__PASSO CITATO__:
--*--

Il secondo disco di Adele Nigro a nome Any Other può, per la sua stessa autrice, essere definito un breakup album, ovvero un lavoro nato dalla fine di una relazione amorosa, e basato quindi su elementi autobiografici quali la mancanza e la difficoltà di fare i conti con gli aftermaths di quella che nel disco viene chiamata una abusive relationship.

Non stupisce dunque che le dieci canzoni dell'album abbiamo un tono diverso rispetto al predecessore: in Two, Geography sono molto rari i rimandi all'estetica indie-math rock statunitense degli anni '90 (Pavement su tutti) predominanti nel disco precedente: protagonista qui è la chitarra acustica, e le canzoni fanno piuttosto riferimento a una tradizione di alt-folk confessionale ad alto tasso di internazionalismo (i riferimenti qui potrebbero essere Waxahatchee, P.S. Eliot, ma anche Mark Kozelek o certo Sufjan Stevens), con interessanti aperture verso territori free-jazz (su tutte, la spettrale Geography).

--*--

__RIGHE DEL DATASET__:

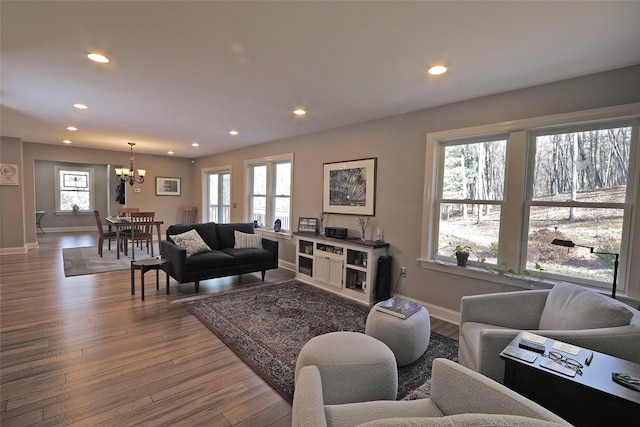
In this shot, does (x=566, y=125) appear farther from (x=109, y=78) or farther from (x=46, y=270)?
(x=46, y=270)

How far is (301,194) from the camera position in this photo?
207 inches

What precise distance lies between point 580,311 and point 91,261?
7102 mm

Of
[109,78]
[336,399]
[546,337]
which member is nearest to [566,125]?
[546,337]

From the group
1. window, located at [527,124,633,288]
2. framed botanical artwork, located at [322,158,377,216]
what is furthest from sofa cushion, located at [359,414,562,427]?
framed botanical artwork, located at [322,158,377,216]

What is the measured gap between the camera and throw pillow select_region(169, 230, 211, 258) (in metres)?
4.21

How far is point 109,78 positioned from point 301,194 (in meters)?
3.11

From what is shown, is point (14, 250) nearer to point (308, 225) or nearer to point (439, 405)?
point (308, 225)

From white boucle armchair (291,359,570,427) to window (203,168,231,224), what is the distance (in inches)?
266

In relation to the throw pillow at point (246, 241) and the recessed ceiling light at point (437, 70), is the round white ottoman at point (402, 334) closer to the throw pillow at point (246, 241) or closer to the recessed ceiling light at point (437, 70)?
the recessed ceiling light at point (437, 70)

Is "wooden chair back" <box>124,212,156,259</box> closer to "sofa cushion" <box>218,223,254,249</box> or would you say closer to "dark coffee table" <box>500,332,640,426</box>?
"sofa cushion" <box>218,223,254,249</box>

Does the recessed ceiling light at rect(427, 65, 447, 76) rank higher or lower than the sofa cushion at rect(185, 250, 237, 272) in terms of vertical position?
higher

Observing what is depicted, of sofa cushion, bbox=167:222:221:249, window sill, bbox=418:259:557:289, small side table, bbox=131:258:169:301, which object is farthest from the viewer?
sofa cushion, bbox=167:222:221:249

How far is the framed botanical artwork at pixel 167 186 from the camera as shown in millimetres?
8484

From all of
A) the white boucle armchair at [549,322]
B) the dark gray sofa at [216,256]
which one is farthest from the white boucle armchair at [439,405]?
the dark gray sofa at [216,256]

--*--

__OBIETTIVO__: Puoi ricopiare, senza cambiare nulla, la parte della recensione di Two, Geography che si apre con le parole contenenti "Non stupisce dunque" e si chiude con "la spettrale Geography)."? Le voci provengono da una fonte diversa.

__RISPOSTA QUI SOTTO__:
Non stupisce dunque che le dieci canzoni dell'album abbiamo un tono diverso rispetto al predecessore: in Two, Geography sono molto rari i rimandi all'estetica indie-math rock statunitense degli anni '90 (Pavement su tutti) predominanti nel disco precedente: protagonista qui è la chitarra acustica, e le canzoni fanno piuttosto riferimento a una tradizione di alt-folk confessionale ad alto tasso di internazionalismo (i riferimenti qui potrebbero essere Waxahatchee, P.S. Eliot, ma anche Mark Kozelek o certo Sufjan Stevens), con interessanti aperture verso territori free-jazz (su tutte, la spettrale Geography).